Unity #19 – Vol 3 Issue 11 – May/June 1999
Contribution: Carl Smith
Team Paradise Catalog 1997 Spring Edition
FR Cock Rings: In-lines 1st asymmetrical wheel
Words by: Nick Hartman
There is a big story to this. My philosophy on skating was always four down. In urban cities part of being an amazing skater is how you see the lay of the land in front of you. Curbs, walls, stairs, traffic, ledges, gaps, cobblestone, you name it, travelling at high speed, adapting to your immediate environment was the true calling of a great skater. Not driving to a spot to skate a handrail for an hour. Everyone on fr embodied the idea of city fluency. Think Dave Ortega. So ahead of his time, so part of his environment, so alive and balls out. His idea of skating was all day skating from spot to spot where the in between moments defined you.

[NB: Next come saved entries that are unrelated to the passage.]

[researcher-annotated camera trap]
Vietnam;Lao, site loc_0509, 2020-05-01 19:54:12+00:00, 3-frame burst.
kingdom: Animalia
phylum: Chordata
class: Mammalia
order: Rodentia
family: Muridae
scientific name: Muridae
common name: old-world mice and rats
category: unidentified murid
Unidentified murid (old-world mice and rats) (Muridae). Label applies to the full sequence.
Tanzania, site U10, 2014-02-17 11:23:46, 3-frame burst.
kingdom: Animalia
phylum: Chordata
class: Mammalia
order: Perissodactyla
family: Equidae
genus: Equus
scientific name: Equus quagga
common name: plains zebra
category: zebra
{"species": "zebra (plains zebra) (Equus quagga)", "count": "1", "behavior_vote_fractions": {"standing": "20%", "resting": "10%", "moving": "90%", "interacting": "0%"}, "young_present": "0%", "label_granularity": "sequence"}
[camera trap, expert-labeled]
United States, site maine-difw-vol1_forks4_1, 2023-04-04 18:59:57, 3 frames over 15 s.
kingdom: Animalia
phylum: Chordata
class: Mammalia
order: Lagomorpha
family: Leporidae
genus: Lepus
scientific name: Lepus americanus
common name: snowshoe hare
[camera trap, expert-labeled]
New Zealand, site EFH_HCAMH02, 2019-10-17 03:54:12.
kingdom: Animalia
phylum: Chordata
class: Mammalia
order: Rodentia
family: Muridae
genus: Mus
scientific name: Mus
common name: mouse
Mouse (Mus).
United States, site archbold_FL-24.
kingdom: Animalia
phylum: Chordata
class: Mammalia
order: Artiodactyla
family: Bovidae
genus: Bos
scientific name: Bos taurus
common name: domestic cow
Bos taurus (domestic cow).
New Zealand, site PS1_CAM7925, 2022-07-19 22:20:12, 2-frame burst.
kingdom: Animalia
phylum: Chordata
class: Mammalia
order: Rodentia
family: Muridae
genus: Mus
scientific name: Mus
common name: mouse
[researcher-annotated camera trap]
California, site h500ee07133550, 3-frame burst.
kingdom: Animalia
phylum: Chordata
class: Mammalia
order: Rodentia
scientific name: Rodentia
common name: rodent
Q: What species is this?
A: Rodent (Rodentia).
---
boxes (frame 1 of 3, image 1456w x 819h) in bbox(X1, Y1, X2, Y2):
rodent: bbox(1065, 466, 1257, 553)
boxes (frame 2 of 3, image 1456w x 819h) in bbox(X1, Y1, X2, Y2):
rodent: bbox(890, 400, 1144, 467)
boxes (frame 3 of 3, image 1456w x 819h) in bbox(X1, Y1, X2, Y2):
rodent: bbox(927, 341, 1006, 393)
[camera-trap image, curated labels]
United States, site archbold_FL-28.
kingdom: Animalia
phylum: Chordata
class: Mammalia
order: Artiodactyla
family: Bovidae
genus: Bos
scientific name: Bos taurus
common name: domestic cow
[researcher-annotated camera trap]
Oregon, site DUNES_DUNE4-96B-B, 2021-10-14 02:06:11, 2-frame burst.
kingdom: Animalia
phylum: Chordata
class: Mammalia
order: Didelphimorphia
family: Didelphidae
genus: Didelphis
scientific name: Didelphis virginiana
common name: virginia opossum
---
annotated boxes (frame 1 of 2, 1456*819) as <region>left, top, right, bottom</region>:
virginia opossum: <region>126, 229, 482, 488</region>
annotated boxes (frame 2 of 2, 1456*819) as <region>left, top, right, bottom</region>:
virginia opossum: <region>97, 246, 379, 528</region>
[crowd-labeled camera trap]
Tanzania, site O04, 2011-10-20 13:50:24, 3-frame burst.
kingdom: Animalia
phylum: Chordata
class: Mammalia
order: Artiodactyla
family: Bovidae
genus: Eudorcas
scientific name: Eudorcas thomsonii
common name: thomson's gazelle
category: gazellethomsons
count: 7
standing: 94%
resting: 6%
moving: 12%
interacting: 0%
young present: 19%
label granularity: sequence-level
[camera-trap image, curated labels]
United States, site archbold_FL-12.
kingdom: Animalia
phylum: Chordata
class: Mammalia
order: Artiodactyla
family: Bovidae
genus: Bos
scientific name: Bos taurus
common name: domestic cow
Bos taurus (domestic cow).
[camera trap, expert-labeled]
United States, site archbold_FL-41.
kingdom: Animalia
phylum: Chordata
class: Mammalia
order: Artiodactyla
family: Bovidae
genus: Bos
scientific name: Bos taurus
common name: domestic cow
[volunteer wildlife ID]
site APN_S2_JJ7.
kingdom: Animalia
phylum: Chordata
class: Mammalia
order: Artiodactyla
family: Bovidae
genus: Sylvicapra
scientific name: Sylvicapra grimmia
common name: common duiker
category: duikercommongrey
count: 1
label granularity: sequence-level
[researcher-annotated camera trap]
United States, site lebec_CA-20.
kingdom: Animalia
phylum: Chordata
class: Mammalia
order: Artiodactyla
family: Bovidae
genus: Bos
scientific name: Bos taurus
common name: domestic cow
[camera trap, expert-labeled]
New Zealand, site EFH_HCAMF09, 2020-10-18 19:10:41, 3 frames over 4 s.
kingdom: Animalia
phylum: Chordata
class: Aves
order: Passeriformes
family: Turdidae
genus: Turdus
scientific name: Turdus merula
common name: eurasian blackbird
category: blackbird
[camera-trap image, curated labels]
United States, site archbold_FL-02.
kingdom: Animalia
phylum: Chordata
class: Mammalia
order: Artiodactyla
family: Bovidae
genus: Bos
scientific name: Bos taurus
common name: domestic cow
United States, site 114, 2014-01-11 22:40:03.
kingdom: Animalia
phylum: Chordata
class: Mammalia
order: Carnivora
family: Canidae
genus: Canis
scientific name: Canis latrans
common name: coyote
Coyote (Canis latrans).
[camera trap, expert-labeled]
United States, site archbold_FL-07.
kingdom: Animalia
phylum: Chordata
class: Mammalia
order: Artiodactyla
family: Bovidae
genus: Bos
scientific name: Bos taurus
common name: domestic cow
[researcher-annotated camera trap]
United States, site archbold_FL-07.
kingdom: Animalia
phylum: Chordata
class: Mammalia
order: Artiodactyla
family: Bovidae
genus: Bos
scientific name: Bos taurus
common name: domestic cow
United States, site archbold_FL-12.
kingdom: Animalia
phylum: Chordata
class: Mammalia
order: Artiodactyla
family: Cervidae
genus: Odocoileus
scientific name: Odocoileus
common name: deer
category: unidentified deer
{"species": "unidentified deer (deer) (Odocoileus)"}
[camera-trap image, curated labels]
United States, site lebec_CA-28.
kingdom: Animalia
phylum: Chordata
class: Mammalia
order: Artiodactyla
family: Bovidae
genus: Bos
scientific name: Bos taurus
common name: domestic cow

Dave Ortega rockin’ his signature ‘Cock Rings’
What people don’t realise that the ability for a skate to turn is something called a creep theory. It’s the even spacing between wheel that lets the skate turn smoothly. Under a microscope, the unified space between the wheels, the shaped quadratic profile of the wheel, all lend itself to never feel that the wheels are actually slipping. The softness of the urethane and rotational speed hide these million slips happening without or our awareness. When you ride anti-rocker the skate behaves like a fire truck with a second driver controlling the back wheels. My preference was to always design wheels to be four down.